Un tournant pour la sélection des légumineuses
À l’occasion de la Journée mondiale des légumineuses, une tendance se confirme : ces cultures s’imposent progressivement comme un levier stratégique pour la transition des systèmes agricoles.
Riches en protéines et capables de fixer l’azote atmosphérique, elles répondent à plusieurs enjeux majeurs, de la réduction des intrants à l’autonomie protéique européenne. Pourtant, leur développement s’est longtemps heurté à un obstacle structurel : un effort de sélection bien moindre que pour des espèces comme le blé ou le maïs, limitant l’arrivée de variétés réellement compétitives.
Un signal fort pour la filière protéines
Le projet européen BELIS, coordonné par l’INRAE, incarne ce changement de rythme. Lancé en 2023, il réunit 34 partenaires dans 18 pays autour d’une ambition commune : accélérer le progrès génétique pour proposer des légumineuses plus productives, plus stables et mieux adaptées aux contextes pédoclimatiques européens.
Au programme notamment, des outils de sélection modernisés, le recours accru aux marqueurs génomiques, des méthodes de phénotypage plus efficaces et un travail sur les cadres d’évaluation variétale afin de fluidifier l’arrivée des innovations sur le marché.

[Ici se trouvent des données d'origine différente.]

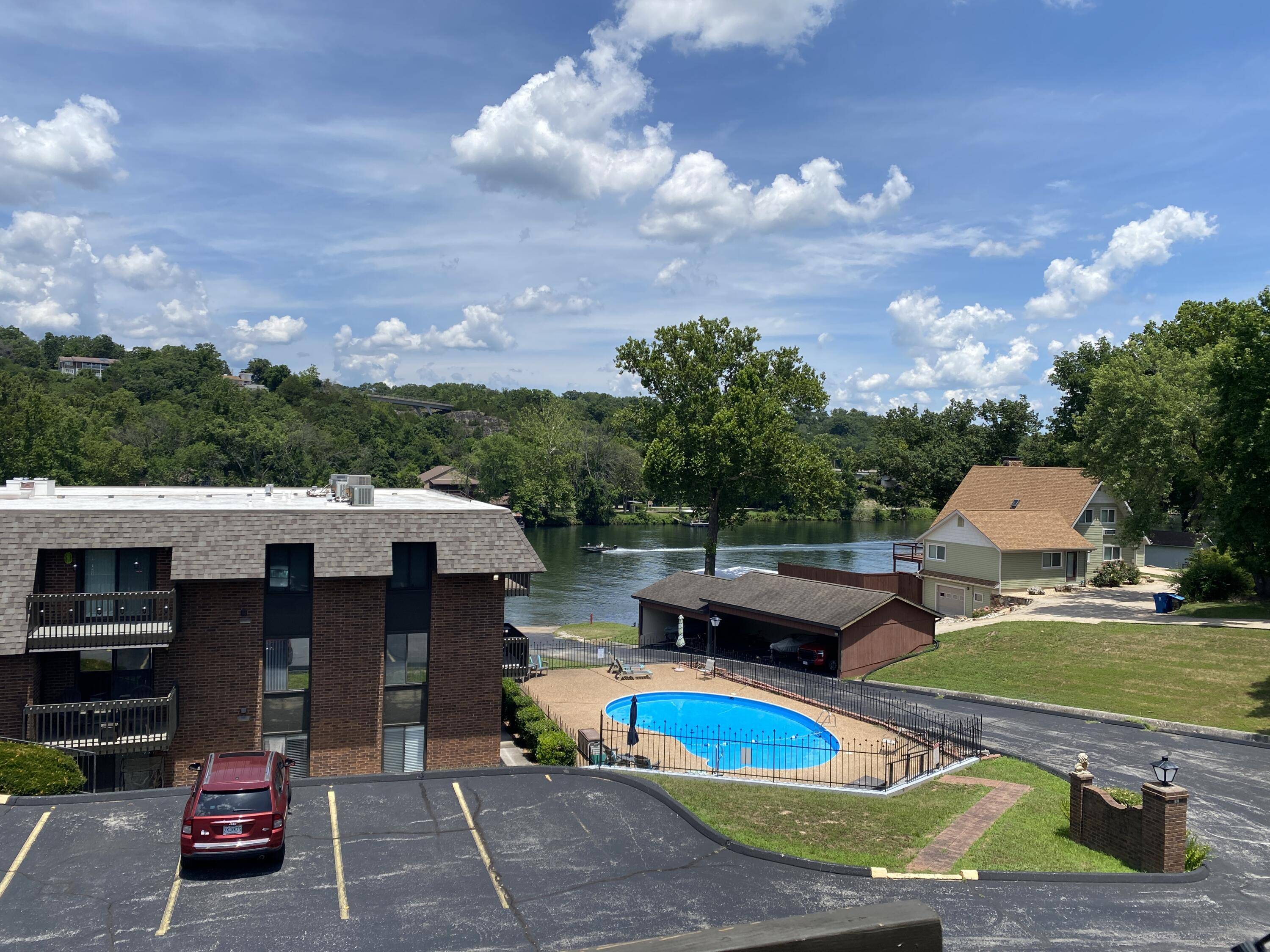 130 Wilshire DR #34, Hollister, MO 65672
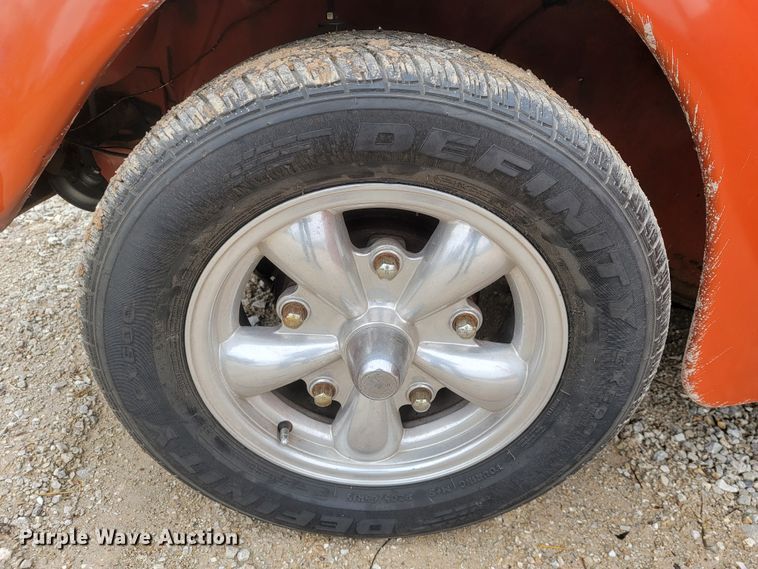 image for item JE9946 1971 Volkswagen Beetle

Au-delà de la performance agronomique, l’enjeu est aussi économique et stratégique. Dans une Europe encore fortement dépendante des importations de protéines végétales, renforcer l’offre variétale apparaît comme une condition clé pour installer durablement ces cultures dans les rotations.
Pour la distribution comme pour les techniciens-conseil, cette dynamique laisse entrevoir une offre plus lisible et mieux étayée. Davantage de variétés différenciées, des références technico-économiques plus solides et des réseaux d’évaluation renforcés devraient, à terme, sécuriser les recommandations et faciliter l’adoption par les agriculteurs.